:: Seçilmiş Parça ::

P.S. : çok eski bir dostluk

Çok eski bir dostluk bizimkisi. Daha kimler neredeyken bizler neredeyken yüreklerimizde kimler varken edinilen bir dostluk bizimkisi. Kavga olur, dövüş olur, barcelona fantezisi (ve onun eczanede anlatılması olur), jaguar olur, tt olur, şampanya olur, teklifsiz hareketler olur. Olur da olur yani. Hem de karşı cinslerde olup bu kadar yakın bu kadar samimi bu kadar teklifsiz olunursa ve eğer becerilirse gerçek bir dostluk çıkar ortaya.

sabah evden normal bir şekilde çıkıp oraya buraya uğrayıp her yerde birileri ile karşılaşıp bir kahve içeyim deyip eve uğrayamadan devam edilen geceye gündüz kıyafeti ile kalmak, gece, kurtuluş despina, sayısı- gerçekten- hatırlanmayan rakı kadehleri, çirkin ama karizmatik erkek b., rocker boy n., m., et apres iyis, sekvotka, ve yine roxy ve yine biz derken "canımsın" hadisesi, bomba dedikodu ama öyle böyle değil.

fantastik diyaloglar:
sekvotka - tamamdır bu iş. çok severim, güzel çocuk
anothertsar- hmm tamamdır bence de.

Kadim dostum onayını veriyorsa bence sorun yok. Of gerçekten kimi zaman insan beğenilerinde ne kadar gerzek ve salak olabiliyor. Bir de bunu sevdiklerine güzel göstermeye çalışıyor. Amann. Sıkıcı. Ama en azından biz değiliz. Hiç de olmayacağız o sıkıcı küçük hayatları yaşayanlardan.

Saturday, April 25, 2009

Gece: dönüş



"dönüş" bu akşamdır.
Yaşı biraz 80leri tutan herkes bir şekilde sever bu şarkıyı. Aşk, aldatma, pişmanlık cümleleri ile dolu geyik bir şarkıdır ama güzeldir. Hele "tonight the music seems so loud" ile başlayan yerinden itibaren ben pek severim, eğlenirim. O halde aşıklara çalayım bari...ahaha! Çok da romantik pek de romantik bir insanım ben yahu.

:: Veri Kayıtları ::
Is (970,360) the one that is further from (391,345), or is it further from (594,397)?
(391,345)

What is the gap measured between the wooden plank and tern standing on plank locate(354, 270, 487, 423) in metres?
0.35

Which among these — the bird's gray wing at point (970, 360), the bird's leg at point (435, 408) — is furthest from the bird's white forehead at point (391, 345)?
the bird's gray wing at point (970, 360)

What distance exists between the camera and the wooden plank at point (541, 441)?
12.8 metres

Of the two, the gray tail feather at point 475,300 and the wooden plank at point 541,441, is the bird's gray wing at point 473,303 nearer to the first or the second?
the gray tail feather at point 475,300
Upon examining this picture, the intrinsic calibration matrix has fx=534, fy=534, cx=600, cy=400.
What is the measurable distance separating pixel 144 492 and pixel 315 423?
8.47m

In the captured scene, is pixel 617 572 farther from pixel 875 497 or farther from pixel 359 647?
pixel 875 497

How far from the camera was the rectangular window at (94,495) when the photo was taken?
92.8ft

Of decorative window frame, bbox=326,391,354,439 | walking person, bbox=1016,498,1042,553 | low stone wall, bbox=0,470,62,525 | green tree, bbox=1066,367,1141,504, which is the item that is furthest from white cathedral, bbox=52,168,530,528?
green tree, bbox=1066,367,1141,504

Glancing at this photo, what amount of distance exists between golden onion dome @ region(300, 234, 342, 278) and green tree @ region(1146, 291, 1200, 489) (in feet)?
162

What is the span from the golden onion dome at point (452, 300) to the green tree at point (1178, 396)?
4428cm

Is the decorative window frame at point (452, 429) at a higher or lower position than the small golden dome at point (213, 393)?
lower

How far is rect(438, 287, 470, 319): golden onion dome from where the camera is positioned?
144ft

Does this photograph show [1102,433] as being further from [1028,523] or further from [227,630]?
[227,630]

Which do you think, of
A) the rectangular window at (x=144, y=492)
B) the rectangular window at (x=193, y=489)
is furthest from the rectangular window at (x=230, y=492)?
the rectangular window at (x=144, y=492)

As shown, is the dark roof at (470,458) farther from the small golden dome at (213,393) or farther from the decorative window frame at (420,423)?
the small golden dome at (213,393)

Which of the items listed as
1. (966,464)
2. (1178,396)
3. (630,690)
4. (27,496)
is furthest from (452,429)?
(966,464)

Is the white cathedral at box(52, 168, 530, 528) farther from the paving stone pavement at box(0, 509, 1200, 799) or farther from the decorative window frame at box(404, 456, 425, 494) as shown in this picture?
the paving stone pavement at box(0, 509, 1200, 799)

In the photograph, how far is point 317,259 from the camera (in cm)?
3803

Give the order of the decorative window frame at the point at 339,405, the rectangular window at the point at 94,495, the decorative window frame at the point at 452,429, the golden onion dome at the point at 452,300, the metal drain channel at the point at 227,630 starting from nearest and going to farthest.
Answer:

:: Verilen Alıştırma A ::
Seçilmiş parçaya göre aşağıdaki soruları yanıtlayın:
(i) "Fantastik diyaloglar" bölümünde "tamamdır bu iş" diyen kimdir?
(ii) "Gece: dönüş" başlıklı yazı hangi tarihi taşır?
(iii) Yazar "dönüş" şarkısının hangi sözle başlayan yerini pek sever?
:: Verilen Alıştırma B ::
"Dönüş" şarkısını anlatan seçilmiş parçayı, son cümlesinden sonra aynı üslupla sürdürün.
Bu çalışmada kayıtlara başvurmak gerekmez.

:: Görev Çıktısı A ::
(i) sekvotka
(ii) 25 Nisan 2009, Cumartesi
(iii) "tonight the music seems so loud"

:: Görev Çıktısı B ::
tonight the music seems so loud
I wish that we could lose the crowd
maybe it's better this way
we'd hurt each other
with the things we want to say.

we could have been so good together,
we could have made this last forever...
but now, who's gonna dance with me?
please stay.


Friday, April 24, 2009

Londra'dan geri dönmeyen ayaklarım


... soho, wong kei restaurant, golden lion'da maç keyfi * 2, golden lion'daki liverpool masası, "what's the score, love?" , kroenenbourg birası( alsace birası), portobello, jet (oltu) bilezik, 1888, duke of wellington, ejderha, scotch kaşmir, wholesfood, red spots over my face, the market porter, borough market, kaykaycılar, south bank, mid-season sale, benefit, fortnum&mason, sketch, ladurée, dear friend sarah, "what comes around goes around for SN", pret-a-manger, soul jazz records, kallavi ingiliz djleri ile lorez alexandria muhabbeti, sound of universe...
I love london I love london I love london....

Friday, April 17, 2009

"kalsın, kalsın bence de şapka kalsın!"




O kadar lafı edildiyse bence 9 buçuk hafta filminin müziği You Can Leave Your Hat On çalsın. Hatta burada olmayacağım 5 gece 6 gün boyunca çalsın. Uygundur bana.
Ayrıca Kim Basinger'ın şuradaki saçlarına hastayım, o kadar ki sarışın bile olabilirim, o kadar güzel (olur ha bana sarışınlık. şu renklerdeki kim basinger oluyorsa ben de olurum yani. ha unutmadan ben 2 yıl önce daha çirkinmişim, şimdi daha güzelmişim. yani birisinin görüşüne göre öyle imiş. öyle dedi. koptum. "iki yıl önce daha çirkindin" dedi. epey bir güldüm bu lafa da sonra eyvallah dedim, sen öyle istiyorsan öyle olsun. çirkinim çirkinim yapacak bir şey yok keşke renkleri güzel average white turkish kadınlar gibi olsam. ne bahtsız bir insanım ben bir güzel olamadım ).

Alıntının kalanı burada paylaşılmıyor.